Nihayetinde İHAM, işkence ve kötü muamele yasağının ihlal edildiği hallerle sınırlı olarak HAGB’nin uygulanmasını benimsememektedir. İHAM, orantısız şekilde cebir-şiddet veya tehdit kullanan kolluk görevlisinin, çeşitli hukuki müesseseler kullanılarak cezasız kalmaması gerektiğini vurgulamaktadır. İHAM’a göre devlet, güç kullanan kolluk görevlisinin, gücü haklı kullandığını ispat etmelidir.
İHAM’ın, HAGB’ye karşı olduğunu söylemek doğru değildir. İHAM’ın kabul etmediği, işkence ve kötü muamele yasağının ihlallerine Devlet tarafından gösterilen hatalı yaklaşımdır.
Bununla birlikte, HAGB müessesenin tanım, fonksiyon ve amacına uygun şekilde tatbiki de gereklidir.

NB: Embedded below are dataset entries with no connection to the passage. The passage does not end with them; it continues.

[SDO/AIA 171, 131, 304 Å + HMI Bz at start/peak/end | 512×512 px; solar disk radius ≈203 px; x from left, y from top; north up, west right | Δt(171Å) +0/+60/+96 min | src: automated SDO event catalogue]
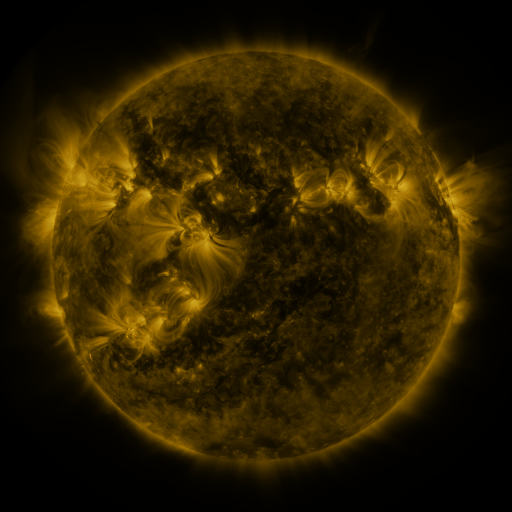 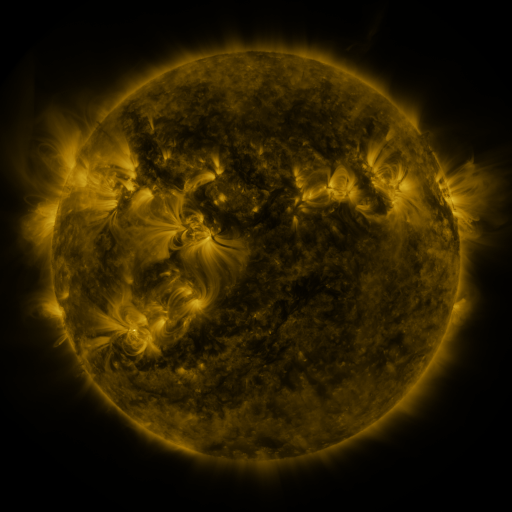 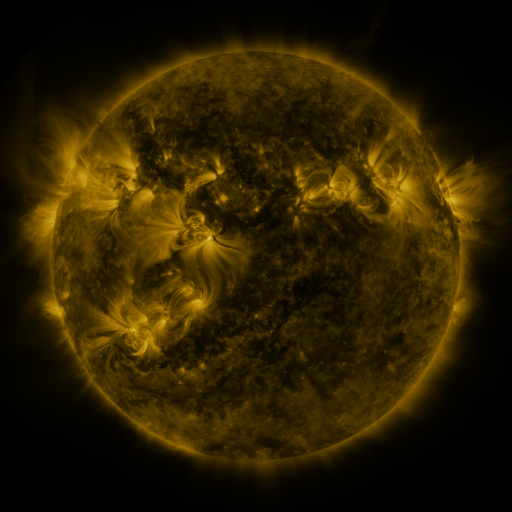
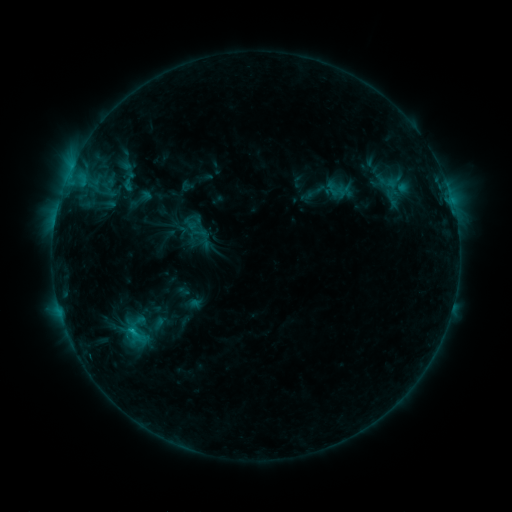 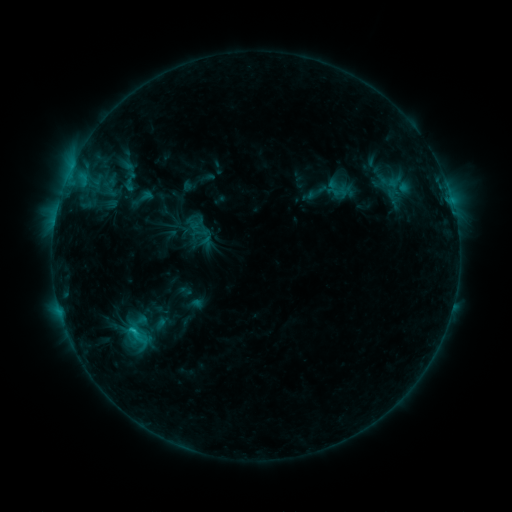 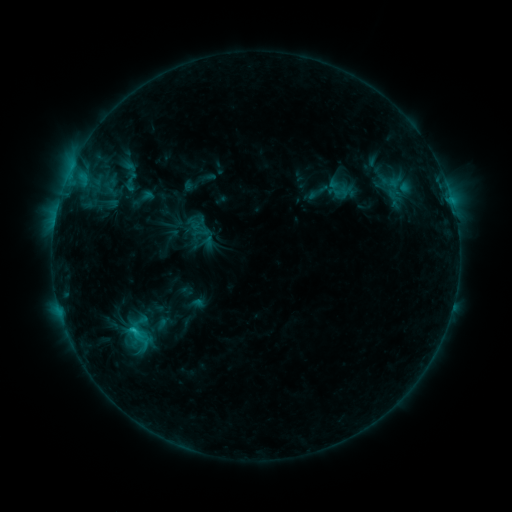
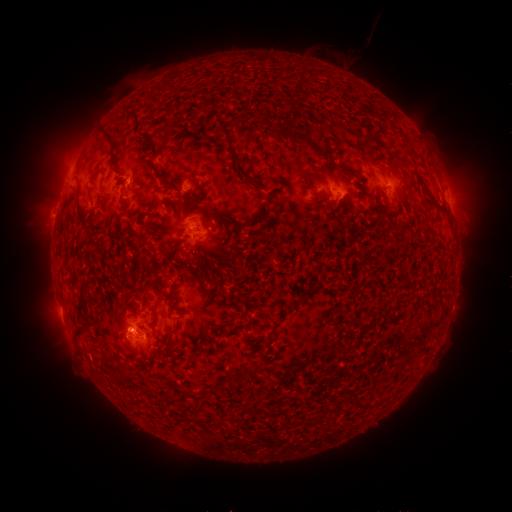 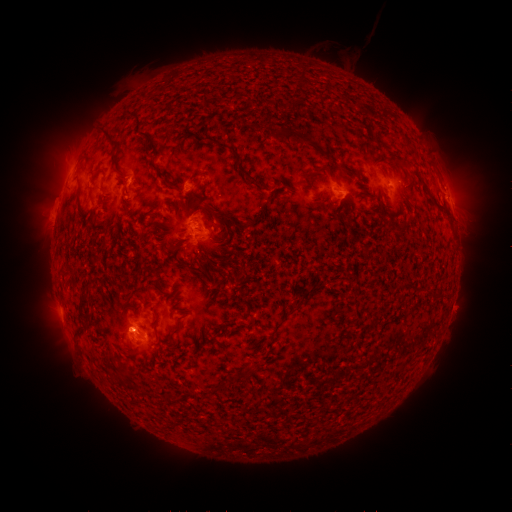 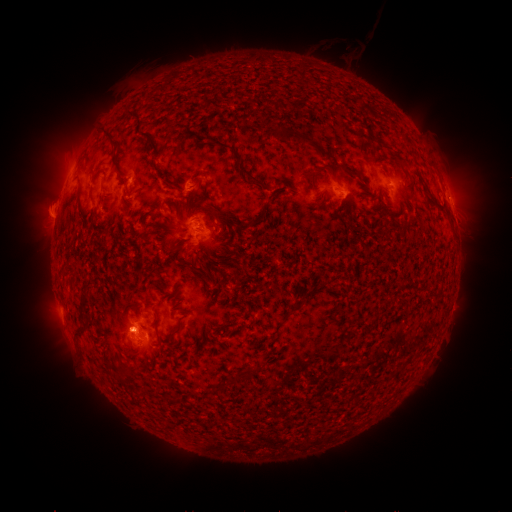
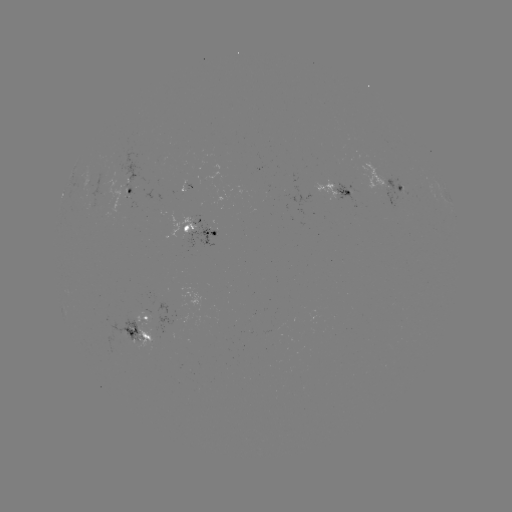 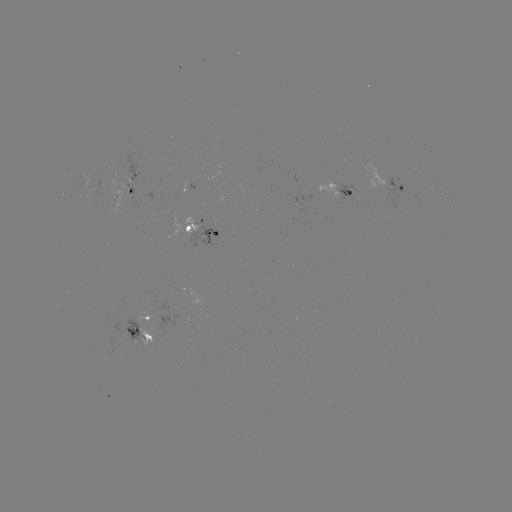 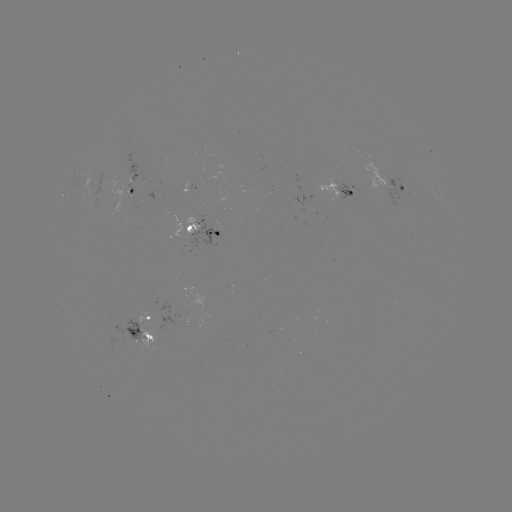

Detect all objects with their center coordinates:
emerging-flux region: (130, 184)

Beraat edecek sanık hakkında HAGB kararı vermek ne derece hatalı ise, Ceza Muhakemesi Kanunu m.231’de gösterilen şartları taşımayan sanığın mahkumiyet kararının açıklanmasının ertelenmesi de aynı şekilde yanlıştır. İlki, hak etmeyenin cezalandırılması; ikincisi ise, örtülü af anlamını taşıyacaktır.